I confess. I’m a bad guy.
While my colleague Håkan is a really experienced demand planning strategist originating from IKEA and with decades finding the right way of managing supply chain; I’m the one that comes from the Sales Side – the home of the bad boys.
I have always seen “supply chainers” as very clever people that are not only extinguishes fires, but also handles the sophisticated supply chain tools with excellence, the huge data volume, the simulation queries or multi-colored graphs without hesitating what’s right or wrong.
They always have total control over the delivery process, the suppliers, the Capacity. They can predict the future just by one-clicking a button providing my management team solid, fantastic overviews illustrated in gauges and trend diagrams.
They are telling the truth. They have the facts. They know the way things have to be done.
The supply chain people are, honestly, the good guys.

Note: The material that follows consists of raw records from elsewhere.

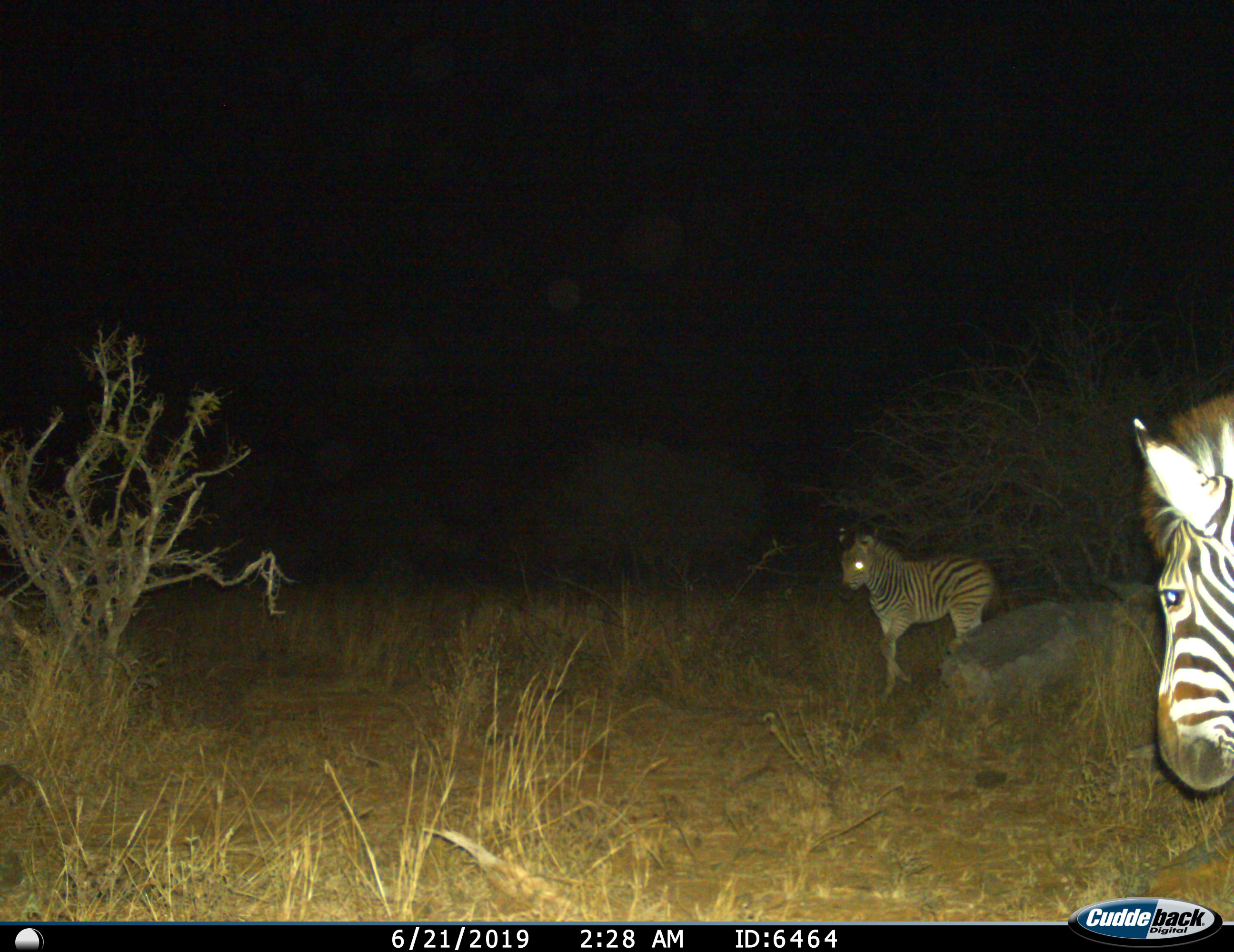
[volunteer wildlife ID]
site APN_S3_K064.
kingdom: Animalia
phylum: Chordata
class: Mammalia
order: Perissodactyla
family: Equidae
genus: Equus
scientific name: Equus quagga burchellii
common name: burchell's zebra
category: zebraburchells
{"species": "zebraburchells (burchell's zebra) (Equus quagga burchellii)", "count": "2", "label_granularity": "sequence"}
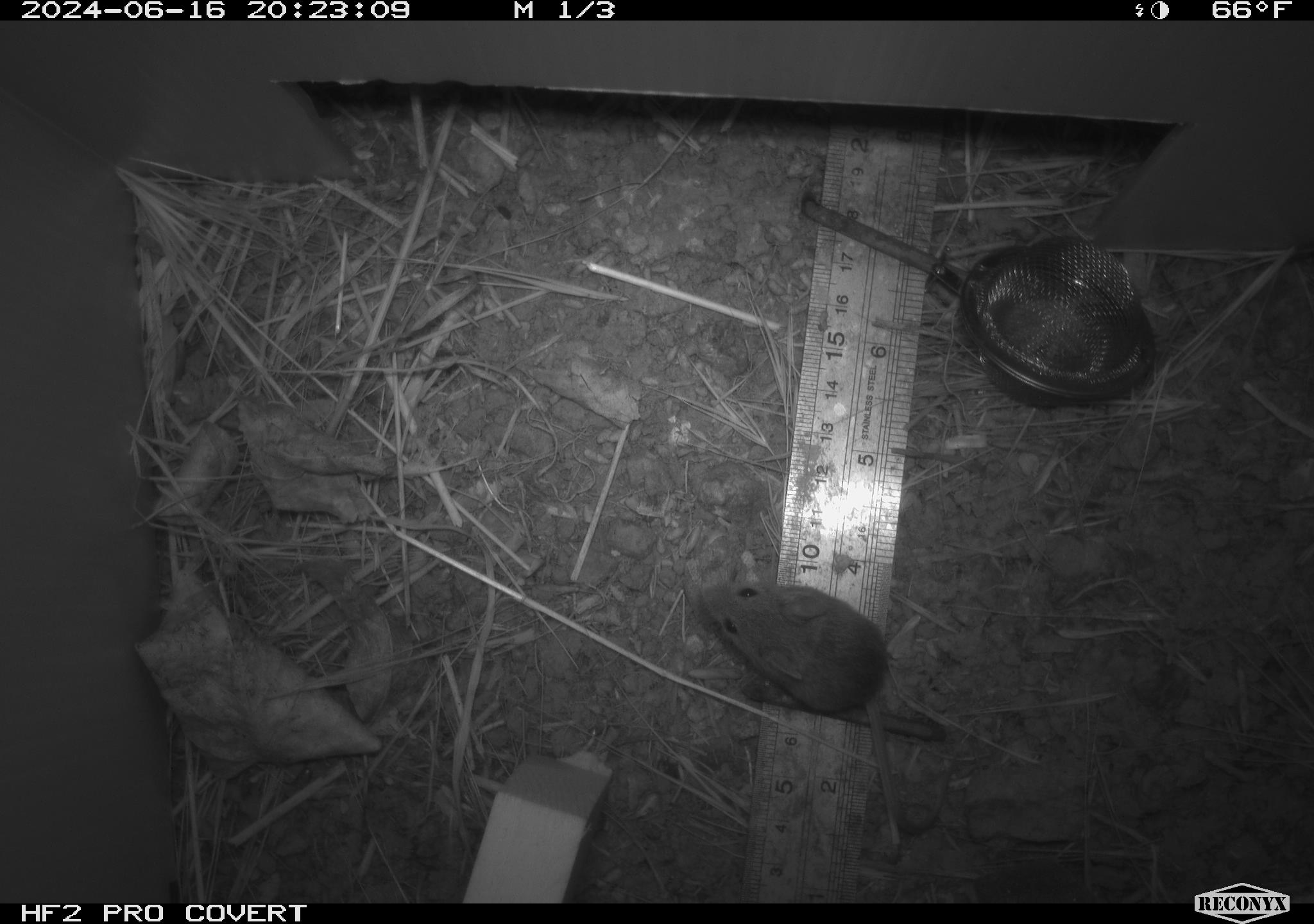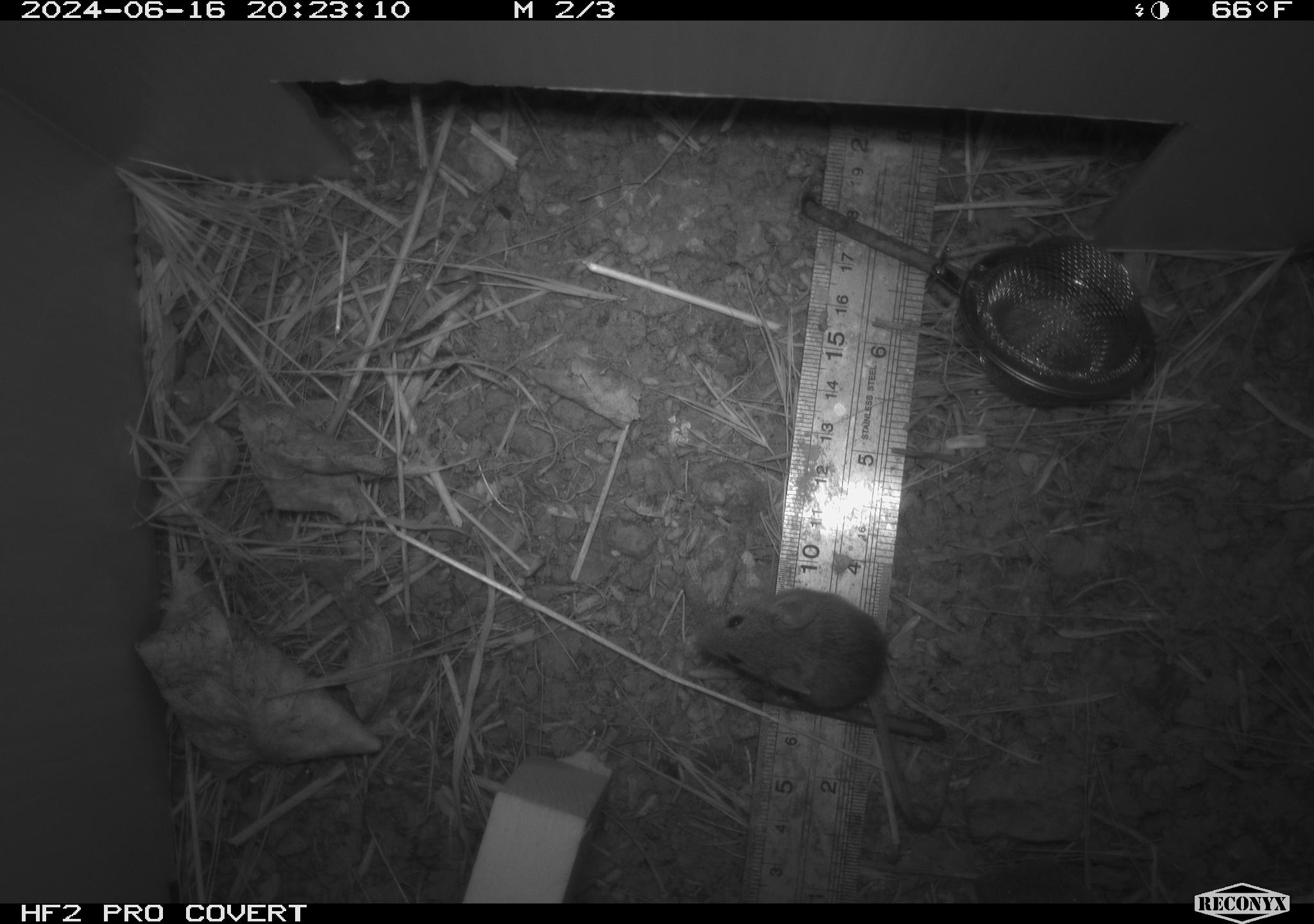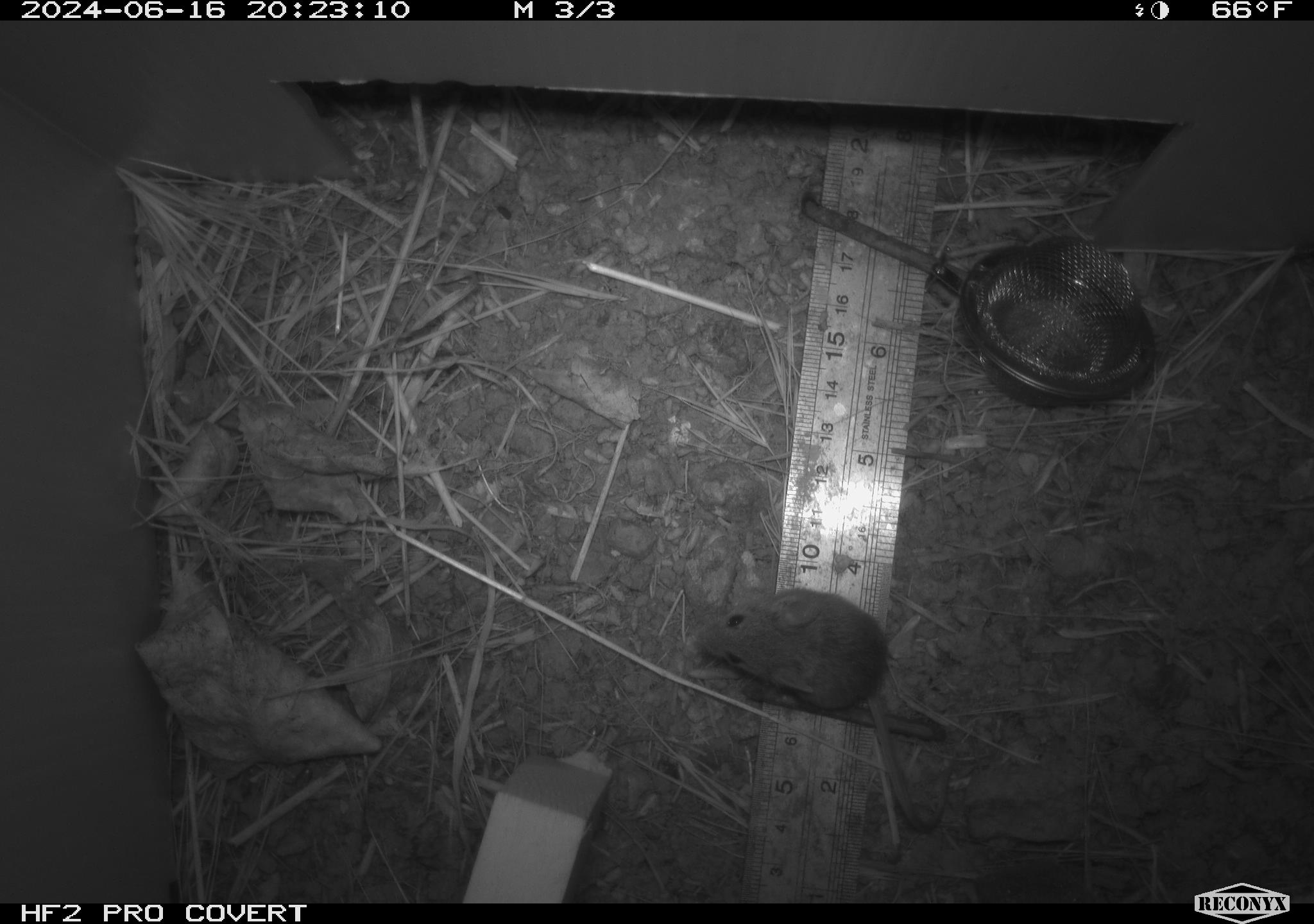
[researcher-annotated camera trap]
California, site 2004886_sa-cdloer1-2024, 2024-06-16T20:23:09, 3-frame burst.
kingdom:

It’s not strange they become angry when the bad guy comes into the picture saying he neither sells the red truck that was planned, nor the green one. But he will sell twenty more mountain bikes every week, even if the plan was only five.

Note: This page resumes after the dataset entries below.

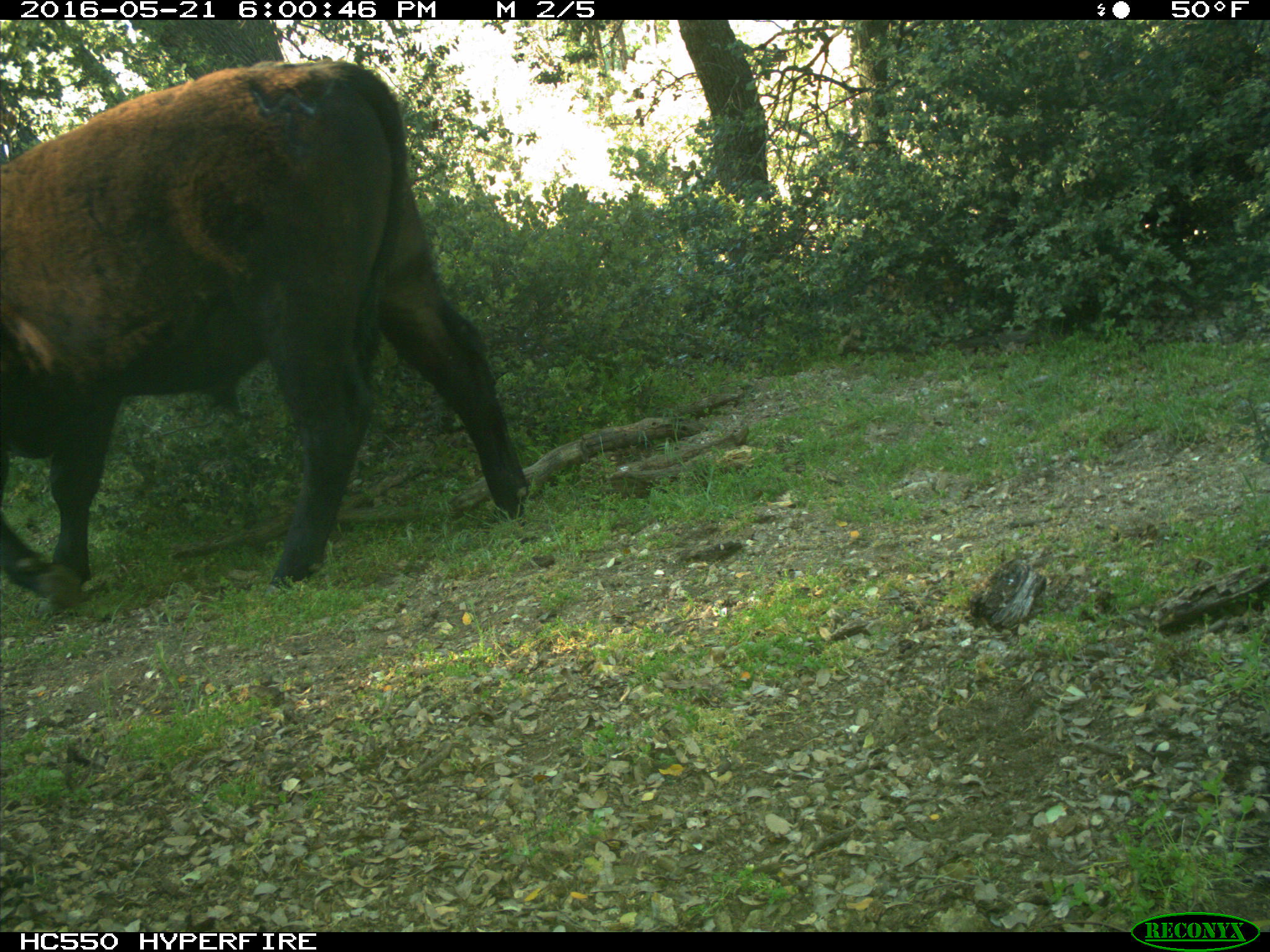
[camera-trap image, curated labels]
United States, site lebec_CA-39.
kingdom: Animalia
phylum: Chordata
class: Mammalia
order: Artiodactyla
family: Bovidae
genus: Bos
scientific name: Bos taurus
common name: domestic cow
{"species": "Bos taurus (domestic cow)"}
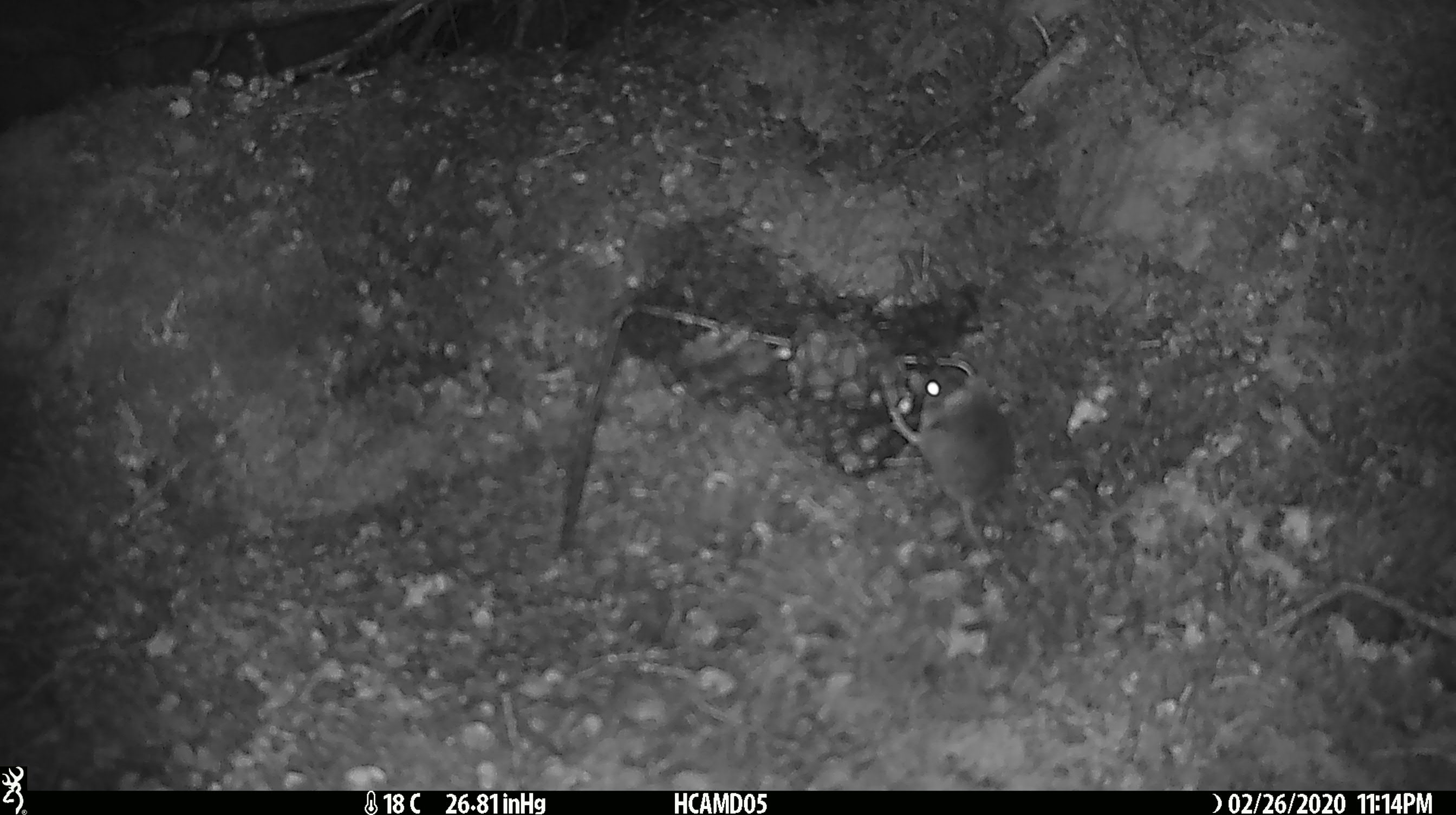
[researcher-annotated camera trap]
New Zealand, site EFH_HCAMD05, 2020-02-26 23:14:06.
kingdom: Animalia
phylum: Chordata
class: Mammalia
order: Rodentia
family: Muridae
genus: Mus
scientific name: Mus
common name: mouse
Mouse (Mus).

Maybe he will sell the mountain bikes, it depends. It should happen next week or next month, the probability is 99%. Which is changing to 10% just a few days after the original clear statement of 99%…

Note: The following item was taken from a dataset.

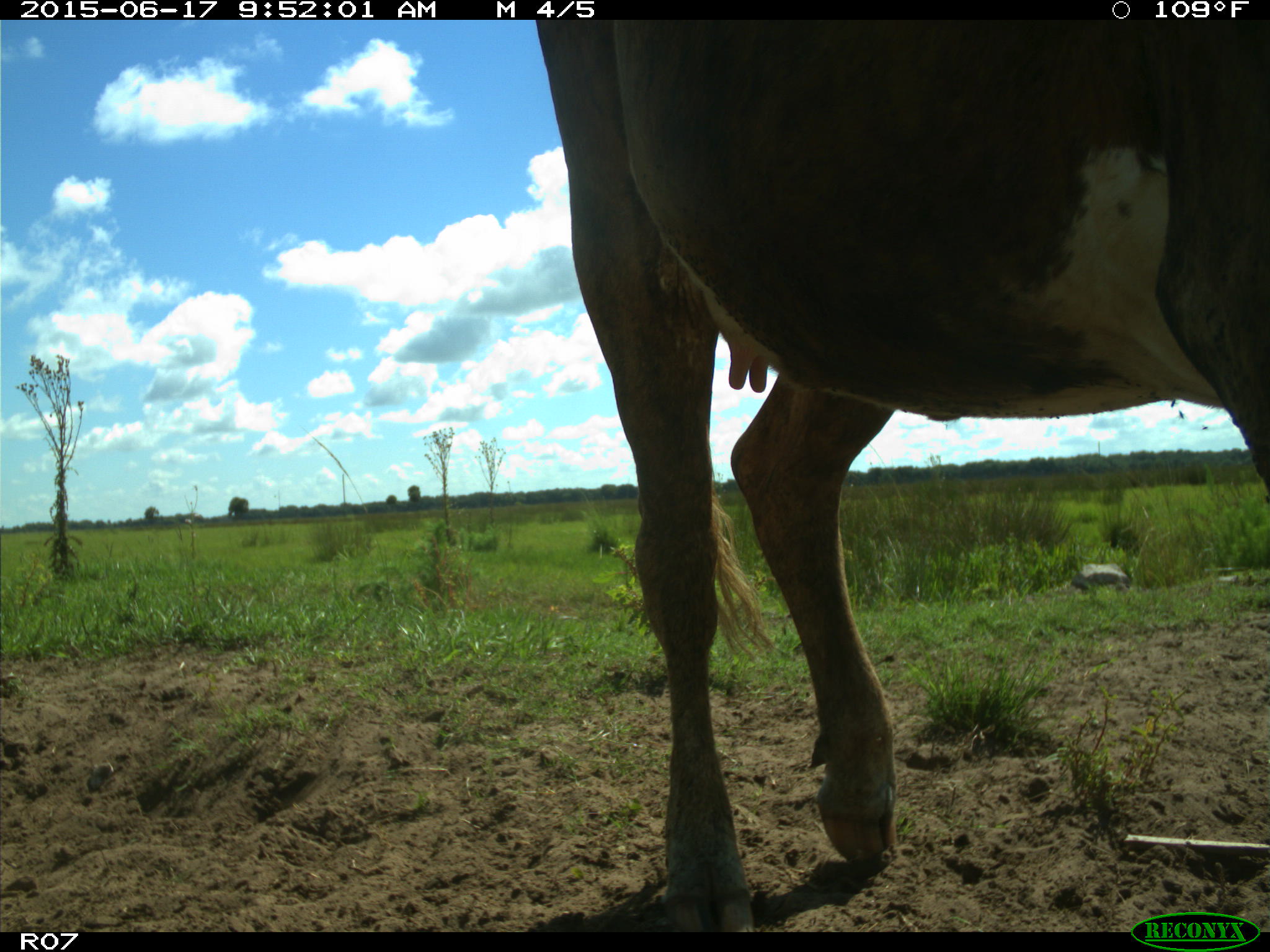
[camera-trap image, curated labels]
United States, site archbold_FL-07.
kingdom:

You’re getting it. It’s like planning for a ride to the moon, but the people that will drive the starship only have driver’s license for a Volvo.
Like Håkan said, if you don’t have the people onboard, there is no sense planning the details. In many ways, I can say the sales people don’t have a clue what the supply chain are planning. They are definitely not onboard. Why?
Let me introduce the Bad Side.
Of course a sales rep has goals, even in detail. It can be like this:
– One red truck per week
– Two green ones per week
– Five mountain bikes per week
But the goals seldom control that this will happen. Sales people still go for opportunities they love, not the one that follows the demand plan and they are in most cases measured by revenue alone, doesn’t matter what they sell. And they often get more appreciation when they exceed their goals rather than meeting the goals on target, even if the supply chain then has to re-invent their selves to manage the increase of a product or business area volume.
Sure, many enterprises today have a sales process, with checkboxes to complete, just to be sure they go for the right opportunities and to predict the sales pipeline volume. However, very few companies have the communication to supply chain in place, in order to match sales pipeline to the demand plan and vice versa; to get input from supply chain to the sales organization.
By this lack of steering, it’s not surprising they are not “in sync” with supply chain people’s sophisticated plans – the plans are not in the same language!
The sales guys often tell they cannot sell that or that; the market is changing, the competition is harder than expected and so on. Well, that can be true. But it shouldn’t be a surprise when it comes to September or October – it really should be discussed from Day One! It’s much easier to catch up small deviations in February or March, when the alarm noise only is a whispering sound, than the ear-blowing whistle later on.
So, some advices:
- Create an action plan that tells the sales rep what to sell and when
- A sales process that secures actions will be done in the right order
- Translate the demand plan into sales language
- Consider not to start sales processes that wouldn’t be finished within the time frame of your goals
Keep up communicating and try to be as good guys you can, Sales people!